I would not see her again for three years. Chance threw us together when I happened to be driving very near her temporary residence in Chico, CA. When I found out she was there, I made a point of visiting.

At that time I had been back in the US for several months. After a trip that had turned my life upside-down and changed nearly everything about the way I saw and interacted with the world, I was struggling. Where was I supposed to be? What was I supposed to do? Who was I anymore? I felt blind, unable to find a way forward. With no immediate intention of working for Hollywood again, I decided to go back to Pennsylvania.

These are the circumstances in which I met my muse again—suspiciously similar to the internal struggles of three years prior.

She showed me the town: the park, the brewery, a coffee shop, a Japanese restaurant. We rode bikes. Nothing extraordinary happened. I couldn’t even write one whole page about it. But that day was extraordinary for one reason.

Us.

Two people, born in completely different places, having lived completely different lives—our only connection a city an ocean away—and there we were, connecting again in Chico, home to neither. I remember the beauty of the town. I remember the sunshine. I remember my muse’s fabulous mohawk. Time held no dominion over that perfect day. I was bedazzled as I left her.

Two more years went by. I went to India and solidified my commitment to Tibetan Buddhism. Returning to the US, I found a job at a Buddhist monastery where I live and work today. That job miraculously afforded me an opportunity to work an event in Hawaii.

After five years, I was going to see the place my muse called home.

Again, it came at a time of uncertainty. I would be hard-pressed to state in adequate words how thankful I am for the experience at the monastery. It has changed my life for the better in every way. But on that lonely mountain, with few people my own age, and a job that increasingly had less and less to offer an ambitious worker, I felt stuck and uncertain of my way forward.

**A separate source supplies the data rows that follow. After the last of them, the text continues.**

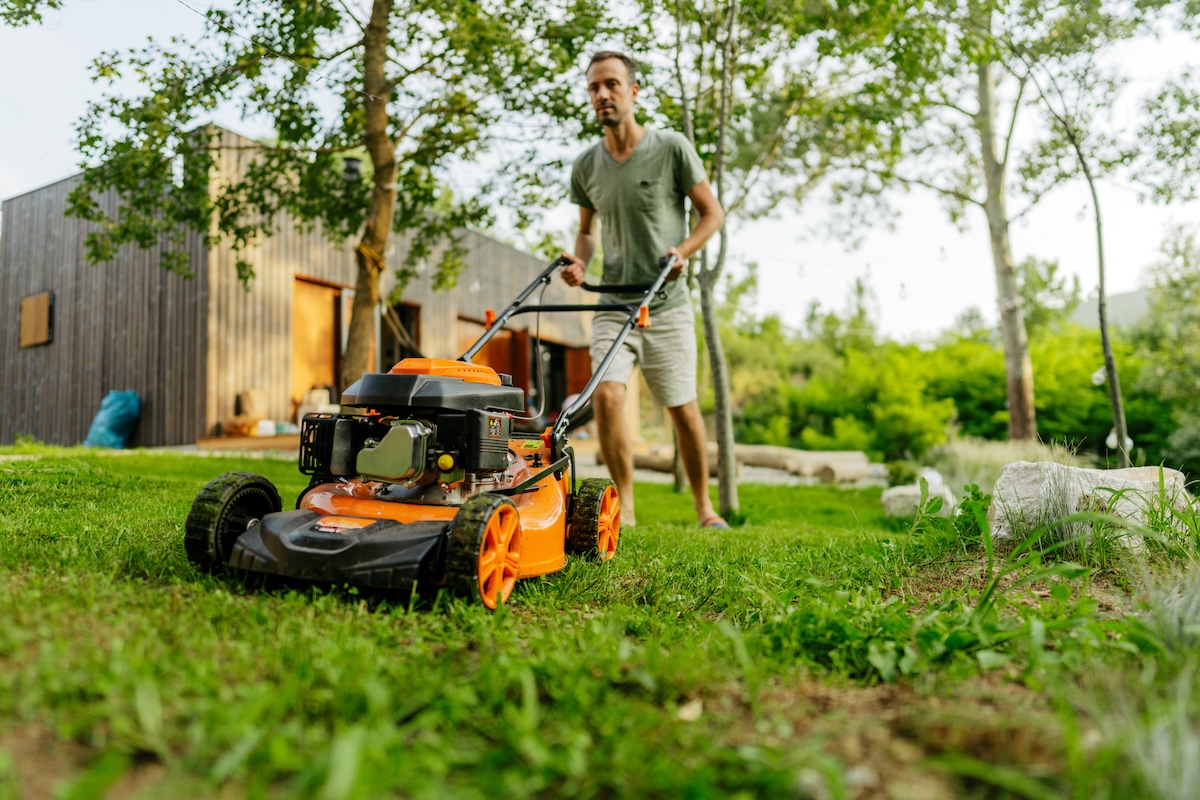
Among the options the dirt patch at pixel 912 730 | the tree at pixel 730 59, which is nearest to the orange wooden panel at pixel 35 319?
the tree at pixel 730 59

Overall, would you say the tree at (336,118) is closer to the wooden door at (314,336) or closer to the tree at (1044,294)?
the wooden door at (314,336)

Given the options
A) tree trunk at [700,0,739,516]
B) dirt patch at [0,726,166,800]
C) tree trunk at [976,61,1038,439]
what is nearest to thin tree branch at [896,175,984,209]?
tree trunk at [976,61,1038,439]

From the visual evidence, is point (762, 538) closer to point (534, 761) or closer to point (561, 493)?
point (561, 493)

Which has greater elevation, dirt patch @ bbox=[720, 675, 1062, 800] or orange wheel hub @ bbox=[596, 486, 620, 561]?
orange wheel hub @ bbox=[596, 486, 620, 561]

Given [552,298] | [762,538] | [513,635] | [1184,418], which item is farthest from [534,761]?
[552,298]

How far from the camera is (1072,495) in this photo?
2.76 meters

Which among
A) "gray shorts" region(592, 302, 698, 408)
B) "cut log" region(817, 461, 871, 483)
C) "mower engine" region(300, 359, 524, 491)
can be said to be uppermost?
"gray shorts" region(592, 302, 698, 408)

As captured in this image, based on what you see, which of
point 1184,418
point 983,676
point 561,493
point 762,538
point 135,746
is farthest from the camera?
point 1184,418

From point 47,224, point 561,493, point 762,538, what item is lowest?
point 762,538

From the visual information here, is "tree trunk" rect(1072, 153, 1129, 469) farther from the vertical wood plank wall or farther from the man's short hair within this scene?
the vertical wood plank wall

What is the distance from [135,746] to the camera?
1.17 meters

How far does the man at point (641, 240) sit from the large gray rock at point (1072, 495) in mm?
1587

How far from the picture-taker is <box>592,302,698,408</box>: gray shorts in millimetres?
4043

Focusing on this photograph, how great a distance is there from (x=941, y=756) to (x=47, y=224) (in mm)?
14169
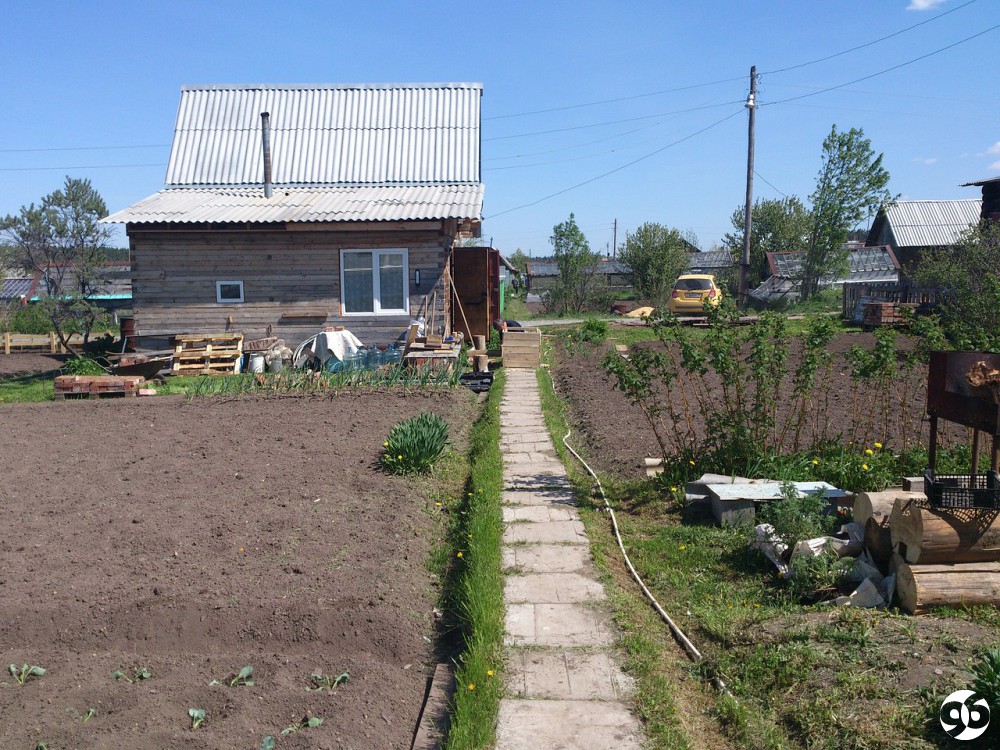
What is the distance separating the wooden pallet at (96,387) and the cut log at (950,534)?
11.1 m

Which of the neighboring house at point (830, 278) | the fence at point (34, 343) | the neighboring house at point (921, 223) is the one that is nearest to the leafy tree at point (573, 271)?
the neighboring house at point (830, 278)

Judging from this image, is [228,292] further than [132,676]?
Yes

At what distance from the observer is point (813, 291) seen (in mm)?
33000

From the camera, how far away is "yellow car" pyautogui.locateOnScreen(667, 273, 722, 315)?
2855cm

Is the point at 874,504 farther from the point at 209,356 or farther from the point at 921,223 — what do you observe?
the point at 921,223

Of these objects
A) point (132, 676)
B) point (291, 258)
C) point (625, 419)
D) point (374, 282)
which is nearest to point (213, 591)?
point (132, 676)

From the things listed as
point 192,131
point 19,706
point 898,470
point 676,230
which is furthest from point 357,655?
point 676,230

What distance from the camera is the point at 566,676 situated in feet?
13.7

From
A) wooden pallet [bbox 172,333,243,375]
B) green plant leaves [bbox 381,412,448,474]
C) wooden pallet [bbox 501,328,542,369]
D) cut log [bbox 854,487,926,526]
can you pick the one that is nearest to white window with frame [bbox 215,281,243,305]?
wooden pallet [bbox 172,333,243,375]

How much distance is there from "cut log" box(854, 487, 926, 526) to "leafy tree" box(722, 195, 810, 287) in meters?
33.0

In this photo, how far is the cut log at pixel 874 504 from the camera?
5.20 m

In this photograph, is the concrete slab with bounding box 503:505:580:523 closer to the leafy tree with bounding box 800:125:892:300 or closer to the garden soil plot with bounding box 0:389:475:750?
the garden soil plot with bounding box 0:389:475:750

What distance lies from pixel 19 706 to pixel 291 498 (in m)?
2.90

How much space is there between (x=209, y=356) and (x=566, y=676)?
13042 mm
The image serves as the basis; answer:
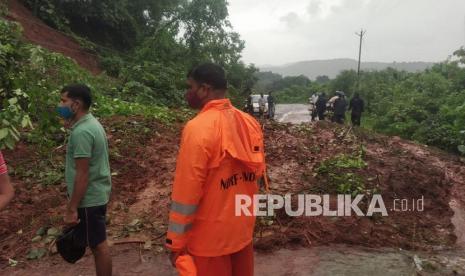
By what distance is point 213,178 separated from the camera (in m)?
2.53

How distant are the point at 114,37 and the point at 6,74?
549 inches

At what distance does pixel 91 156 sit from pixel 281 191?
331 centimetres

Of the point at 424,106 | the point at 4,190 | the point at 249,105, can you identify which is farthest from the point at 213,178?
the point at 424,106

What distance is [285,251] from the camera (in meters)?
4.72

I would be lying if I said I took the Hawaii job for any other reason than on the outside chance my muse and I could meet up. I did not know which island she lived on, nor if her wandering ways had carried her off somewhere new. But our karmic connection, in Buddhist terminology, is strong. Not only were we both on Oahu, but my hotel was a stone’s throw away from her new rental. She was soon traveling to the mainland, but not while I was there. Time restraints—hers and mine—relegated us to a single evening, but to me it was precious beyond value. I would not have traded it for a king’s ransom.

There is even less to write about that evening. It consisted of dinner (Japanese) and an art center open mic. The highlight was watching her piano performance. There she was in the corner, seated alone under the lights, back to the room, playing beautiful original tunes accompanied by beautiful original lyrics.

As I was sitting there, utterly transfixed, I thought about how glorious and mysterious life was—how unspeakably amazing that the two of us should ever have met at all, and what subtle energy drew our paths to repeated intersections.

I knew in that moment that a person who can touch that energy and feel its vibration is never stuck. That energy is the substance of life. We all have this vast potential to contribute to it, feed off of it, and dance with it. There is no other purpose to being here. The only mark of a failure is ignoring that energy and letting one’s potential wither and wink out.

My muse had rattled me from a slow death five years earlier, but I was still seeking relative permanence in an impermanent world. Energy never rests, and one should not either.

I have only met my muse three times in nearly six years, but in that short time no one has affected my life more. I think we will meet again, but only ever fleetingly. I consider myself nothing but blessed for every minute we have been allowed to have. Her very existence lifts me up and demands more of me. Our connection is beyond friendship or romance. It seems impossible to limit her to any label, but the poet in me has reached for something old-fashioned and thinks of her as muse.